I'm not criticizing, they (the point parent comment GitHub employee) aren't experts in the technology they didn't use 15 years ago. But postgres definitely had replication circa 8.1 (released 2005).
Add Booking.com to that list as well. I know quite a handful of DB Engineers at Booking went to Github 🤗
Any details on what you mean here? If anything MySQL used to have a much better reputation for scaling than postgres.
As for how, they're now using Vitess, and before that they used quite a bit of manual sharding if I'm not mistaken.
Assuming you means all the MySQL idiosyncrasies that truncate or cast inserted values with just a warning, they're pretty much all fixed as of MySQL 5.7 as long as you run in strict mode.
I think you're right that mysql has a better reputation with scalability compared to db2 or postgres but falls somewhat short compared to MSSQL or Oracle (I know, yuck).
However the limitations of MySQL that I discovered are related to memory contention on large systems. That is ignoring complete the replication story which is ostensibly statement based and does not provide protection from replicas becoming out of sync - thus replication can stall when statements become impossible.

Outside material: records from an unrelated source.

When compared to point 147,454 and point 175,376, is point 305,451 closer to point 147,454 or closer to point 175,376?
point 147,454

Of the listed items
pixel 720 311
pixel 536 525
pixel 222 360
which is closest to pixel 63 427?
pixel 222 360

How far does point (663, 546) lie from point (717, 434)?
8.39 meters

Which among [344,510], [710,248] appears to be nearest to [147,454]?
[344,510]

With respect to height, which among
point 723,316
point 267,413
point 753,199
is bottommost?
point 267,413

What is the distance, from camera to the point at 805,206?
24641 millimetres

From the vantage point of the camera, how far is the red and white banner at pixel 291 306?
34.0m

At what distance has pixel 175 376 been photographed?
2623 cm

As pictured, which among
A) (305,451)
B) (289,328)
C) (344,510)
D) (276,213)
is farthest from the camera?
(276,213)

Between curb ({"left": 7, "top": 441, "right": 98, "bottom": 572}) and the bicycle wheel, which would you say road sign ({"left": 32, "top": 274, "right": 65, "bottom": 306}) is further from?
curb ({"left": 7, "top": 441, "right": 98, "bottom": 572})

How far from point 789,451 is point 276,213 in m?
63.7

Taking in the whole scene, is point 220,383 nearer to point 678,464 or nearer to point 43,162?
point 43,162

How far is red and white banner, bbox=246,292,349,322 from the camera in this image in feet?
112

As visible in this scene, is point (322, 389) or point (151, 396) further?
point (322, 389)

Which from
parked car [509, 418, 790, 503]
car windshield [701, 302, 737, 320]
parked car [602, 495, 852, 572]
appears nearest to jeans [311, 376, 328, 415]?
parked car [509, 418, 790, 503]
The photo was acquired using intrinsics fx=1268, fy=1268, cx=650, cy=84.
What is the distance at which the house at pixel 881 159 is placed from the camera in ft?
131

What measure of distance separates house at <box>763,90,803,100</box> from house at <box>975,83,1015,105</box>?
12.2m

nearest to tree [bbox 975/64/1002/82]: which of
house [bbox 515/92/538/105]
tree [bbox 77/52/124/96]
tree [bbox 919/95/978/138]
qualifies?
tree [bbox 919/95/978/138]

Oddly MySQL enthusiasts bill this as a feature and insist that you are holding it wrong if it ever happens to you. However I still consider this one of the major limiting scaling factors: if you cant trust your read replicas to be consistent with primaries.
So I'm no DBA, but I work somewhat close-ish to the database team at a company that runs a huge MySQL infra (comparable to GitHub's).
I may be totally off, but I'm pretty sure all serious MySQL deployments use row based replication, not statement.
As samlambert said. Numerous companies make MySQL work at humongous scale. I'm not gonna tell you you are holding it wrong, but it's certainly possible to make it work ¯\_(ツ)_/¯
To be clear here I said: by default the scalability and consistency story for mysql is weak, I am interested to understand how these large scale companies make it work given the obvious misgivings that I have personally witnessed even in large companies.
And the answer seems to be: “large companies made it work so there are no issues”.
So, to reiterate: I am aware that people have made it scale and I presume they have avoided the corruption pitfalls.
I am interested in HOW.
One scaling related thing i read about GB is that apparenty they dont use Foreign Keys at all.
What's "GB" here? If you mean GitHub, that is not (at all, or in any way) correct.
(I am going to continue the assumption that GB is GitHub although I've never seen it shortened in that way previously.)
https://github.com/github/gh-ost/issues/331#issuecomment-266027731
Imagine using the features of your database. The horror.
The point about sharding is valid, if you are at GitHub scale.
I've seen cascade deletes that were completely backwards and ended up deleting a whole table which cascade deleted most/all of the active database at the time. I highly suggest avoid using them. If you do use them you need to fully test them.
Ok, how are they different from an ORM doing it for you?
I'd be intrigued to learn what sort of functionality those queries are used for.
I’m pretty sure we were using a WHERE IN query for heavy bulk deletion at a previous job. I can’t remember if that worked well, unfortunately. I guess it did.